Character based analysis

Character segmentation is known to be particularly hard for handwritings. By contrast, printed texts are distinguished by clearly separated letters, making optical character recognition much more simpler.

There is, however, also a much more fundamental ontological issue: Boundaries between letters of handwritings do generally not exist. There are just a couple of exceptions, for example, when the writer sets off his writing instrument after drawing each glyph or in specific kinds of handwritings, such as the Carolingian minuscule.

It is nevertheless meaningful to separate letters within words. This is due to the fact that the palaeographer can search through the document in order to find specific strings. For this case, it is not relevant that there is no clear boundary.

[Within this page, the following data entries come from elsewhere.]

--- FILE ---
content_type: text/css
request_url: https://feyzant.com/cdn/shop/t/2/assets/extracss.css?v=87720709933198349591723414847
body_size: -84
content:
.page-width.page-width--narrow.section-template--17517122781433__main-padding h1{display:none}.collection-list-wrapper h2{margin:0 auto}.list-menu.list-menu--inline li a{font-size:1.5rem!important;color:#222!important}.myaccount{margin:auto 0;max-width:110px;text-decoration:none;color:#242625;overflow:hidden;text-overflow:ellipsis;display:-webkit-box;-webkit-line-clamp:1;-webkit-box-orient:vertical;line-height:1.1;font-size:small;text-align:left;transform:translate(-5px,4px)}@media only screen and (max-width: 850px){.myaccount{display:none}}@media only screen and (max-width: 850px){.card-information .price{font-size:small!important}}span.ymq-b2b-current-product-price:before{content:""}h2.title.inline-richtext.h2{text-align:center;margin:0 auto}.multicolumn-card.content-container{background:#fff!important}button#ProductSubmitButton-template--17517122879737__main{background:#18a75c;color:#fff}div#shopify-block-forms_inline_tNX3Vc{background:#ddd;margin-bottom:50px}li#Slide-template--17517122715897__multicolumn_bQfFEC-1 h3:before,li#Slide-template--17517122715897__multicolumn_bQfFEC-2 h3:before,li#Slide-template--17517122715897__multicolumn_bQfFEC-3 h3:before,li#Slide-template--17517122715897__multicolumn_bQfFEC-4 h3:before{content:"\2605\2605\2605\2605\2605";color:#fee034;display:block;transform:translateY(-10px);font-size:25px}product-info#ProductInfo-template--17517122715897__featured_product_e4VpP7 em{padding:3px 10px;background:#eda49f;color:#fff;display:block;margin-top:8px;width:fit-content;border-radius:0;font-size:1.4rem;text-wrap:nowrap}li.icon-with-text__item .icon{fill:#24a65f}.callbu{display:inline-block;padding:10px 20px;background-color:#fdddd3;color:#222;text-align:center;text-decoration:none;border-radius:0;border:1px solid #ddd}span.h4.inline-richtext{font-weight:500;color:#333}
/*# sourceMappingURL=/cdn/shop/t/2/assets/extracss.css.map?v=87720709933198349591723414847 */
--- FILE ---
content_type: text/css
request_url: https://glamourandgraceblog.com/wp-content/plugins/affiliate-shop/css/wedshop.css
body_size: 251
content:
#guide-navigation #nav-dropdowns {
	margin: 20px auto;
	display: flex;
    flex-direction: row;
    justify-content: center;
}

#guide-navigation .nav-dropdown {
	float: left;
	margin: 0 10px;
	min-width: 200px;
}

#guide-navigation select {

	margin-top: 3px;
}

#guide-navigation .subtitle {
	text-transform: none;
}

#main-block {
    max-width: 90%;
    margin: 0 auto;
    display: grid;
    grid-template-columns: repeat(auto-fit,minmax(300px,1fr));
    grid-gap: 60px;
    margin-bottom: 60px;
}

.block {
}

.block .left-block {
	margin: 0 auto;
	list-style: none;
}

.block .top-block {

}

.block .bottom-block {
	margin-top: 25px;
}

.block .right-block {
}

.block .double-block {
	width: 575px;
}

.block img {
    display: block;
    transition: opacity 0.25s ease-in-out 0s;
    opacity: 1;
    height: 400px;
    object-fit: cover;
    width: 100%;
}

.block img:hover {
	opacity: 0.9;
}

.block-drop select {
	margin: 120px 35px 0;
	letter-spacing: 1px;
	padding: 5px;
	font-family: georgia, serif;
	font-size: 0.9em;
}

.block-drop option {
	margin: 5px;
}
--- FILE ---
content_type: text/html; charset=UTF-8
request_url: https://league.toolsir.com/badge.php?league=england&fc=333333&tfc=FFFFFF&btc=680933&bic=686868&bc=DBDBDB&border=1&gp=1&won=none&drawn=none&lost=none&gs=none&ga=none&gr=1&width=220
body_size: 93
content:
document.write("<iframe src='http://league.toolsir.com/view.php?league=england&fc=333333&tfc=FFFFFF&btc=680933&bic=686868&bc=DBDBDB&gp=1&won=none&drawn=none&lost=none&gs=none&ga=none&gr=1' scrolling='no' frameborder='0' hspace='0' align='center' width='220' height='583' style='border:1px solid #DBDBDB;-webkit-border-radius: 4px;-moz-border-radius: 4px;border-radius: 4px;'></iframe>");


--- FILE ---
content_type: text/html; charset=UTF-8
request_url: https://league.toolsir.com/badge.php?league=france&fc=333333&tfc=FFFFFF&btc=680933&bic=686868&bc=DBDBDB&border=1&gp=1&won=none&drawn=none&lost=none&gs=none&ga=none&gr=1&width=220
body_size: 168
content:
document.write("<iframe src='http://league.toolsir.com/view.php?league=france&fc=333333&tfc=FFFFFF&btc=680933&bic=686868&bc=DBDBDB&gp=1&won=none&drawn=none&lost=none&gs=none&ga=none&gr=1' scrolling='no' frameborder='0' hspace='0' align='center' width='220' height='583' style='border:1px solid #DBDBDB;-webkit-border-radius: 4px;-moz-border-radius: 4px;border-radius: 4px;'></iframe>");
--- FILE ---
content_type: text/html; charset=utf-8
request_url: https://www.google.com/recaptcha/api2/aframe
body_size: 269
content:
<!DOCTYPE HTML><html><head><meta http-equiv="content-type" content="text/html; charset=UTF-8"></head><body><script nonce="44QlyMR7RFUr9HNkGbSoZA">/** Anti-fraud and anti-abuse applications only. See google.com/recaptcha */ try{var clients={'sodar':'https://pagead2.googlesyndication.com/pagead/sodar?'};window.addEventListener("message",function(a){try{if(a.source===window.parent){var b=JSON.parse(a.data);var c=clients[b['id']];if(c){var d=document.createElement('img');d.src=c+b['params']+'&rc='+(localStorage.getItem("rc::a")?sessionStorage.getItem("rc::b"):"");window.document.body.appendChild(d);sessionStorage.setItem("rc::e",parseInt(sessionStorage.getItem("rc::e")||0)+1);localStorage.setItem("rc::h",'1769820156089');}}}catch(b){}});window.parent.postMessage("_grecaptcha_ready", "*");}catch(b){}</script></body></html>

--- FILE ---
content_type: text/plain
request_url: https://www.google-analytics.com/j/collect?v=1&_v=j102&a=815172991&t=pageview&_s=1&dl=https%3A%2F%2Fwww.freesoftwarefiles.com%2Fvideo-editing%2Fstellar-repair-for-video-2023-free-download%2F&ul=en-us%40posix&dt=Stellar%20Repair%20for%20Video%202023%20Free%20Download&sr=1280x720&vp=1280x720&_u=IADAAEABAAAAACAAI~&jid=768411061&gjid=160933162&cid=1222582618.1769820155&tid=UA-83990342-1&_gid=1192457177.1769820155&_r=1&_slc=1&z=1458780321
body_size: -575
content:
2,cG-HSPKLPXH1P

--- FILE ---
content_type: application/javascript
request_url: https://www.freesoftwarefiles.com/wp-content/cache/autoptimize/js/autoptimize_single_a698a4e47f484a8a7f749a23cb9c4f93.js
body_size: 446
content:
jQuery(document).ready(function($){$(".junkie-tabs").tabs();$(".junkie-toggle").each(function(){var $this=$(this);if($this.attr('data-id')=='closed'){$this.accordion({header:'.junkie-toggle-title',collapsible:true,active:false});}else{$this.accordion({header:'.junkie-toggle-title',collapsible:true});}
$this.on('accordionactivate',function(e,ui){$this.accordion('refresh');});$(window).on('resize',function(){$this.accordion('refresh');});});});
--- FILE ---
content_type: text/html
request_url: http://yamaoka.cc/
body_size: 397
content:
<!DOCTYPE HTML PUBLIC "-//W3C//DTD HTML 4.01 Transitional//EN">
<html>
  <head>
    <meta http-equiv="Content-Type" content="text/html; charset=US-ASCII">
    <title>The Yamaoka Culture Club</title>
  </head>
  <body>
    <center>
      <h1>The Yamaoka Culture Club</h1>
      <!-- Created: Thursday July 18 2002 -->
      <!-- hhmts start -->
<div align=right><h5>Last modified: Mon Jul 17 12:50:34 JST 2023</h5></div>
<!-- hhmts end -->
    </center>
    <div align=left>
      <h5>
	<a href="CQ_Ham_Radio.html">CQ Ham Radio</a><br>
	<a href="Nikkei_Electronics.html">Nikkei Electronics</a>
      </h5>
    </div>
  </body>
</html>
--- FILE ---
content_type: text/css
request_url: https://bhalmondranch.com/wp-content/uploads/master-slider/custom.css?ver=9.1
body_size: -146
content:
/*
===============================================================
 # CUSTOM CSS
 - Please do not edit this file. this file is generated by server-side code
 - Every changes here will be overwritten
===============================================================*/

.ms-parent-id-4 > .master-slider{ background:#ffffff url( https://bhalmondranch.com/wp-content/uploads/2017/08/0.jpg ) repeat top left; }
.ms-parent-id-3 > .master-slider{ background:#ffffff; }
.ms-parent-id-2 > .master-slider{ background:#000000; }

But there is much more to say about the relevance of character segmentation. From the point of view of one of the traditional palaeographic schools, the treatment of individual letters is mandatory. There are basically four reasons:

  • The visual appearance of single letters varies more or less for single writers. It is of relevance to take into account the different shapes of individual letters. For example, there is tradtionally the distinction between the long ’s‘ and the round one. Such category related differences as well as the spectrum of variations within single categories are of interest to characterise a single writer.
  • The orthography in the Middle Ages was not as standardised as it is today. A lot of different ways how to write single words can be found in ancient documents. But even today, characteristic mistakes can give us valuable insights into the writer.
  • Abbreviations have been widespread in the Middle Ages. Their usuage can us tell a lot about a single writer. Even more important, they can generally not be resolved without their careful treatment by an editor who is transcribing a given document.
  • Holistic word-wise translations do not make much sense. It is rather necessary to look precisely at the case sensitivity of a handwriting, at the consistent use of specific letters, such as the ‚i‘ and the ‚u‘ as vowels in comparison to the ‚j‘ and the ‚v‘ as consonants, respectively, to mention just a few examples. More generally, any text is in need of interpretation, extending to the analysis of individual letters.

These are just a few examples why a research paradigm based on individual letters is of particular relevance for which Diptychon provides the basis.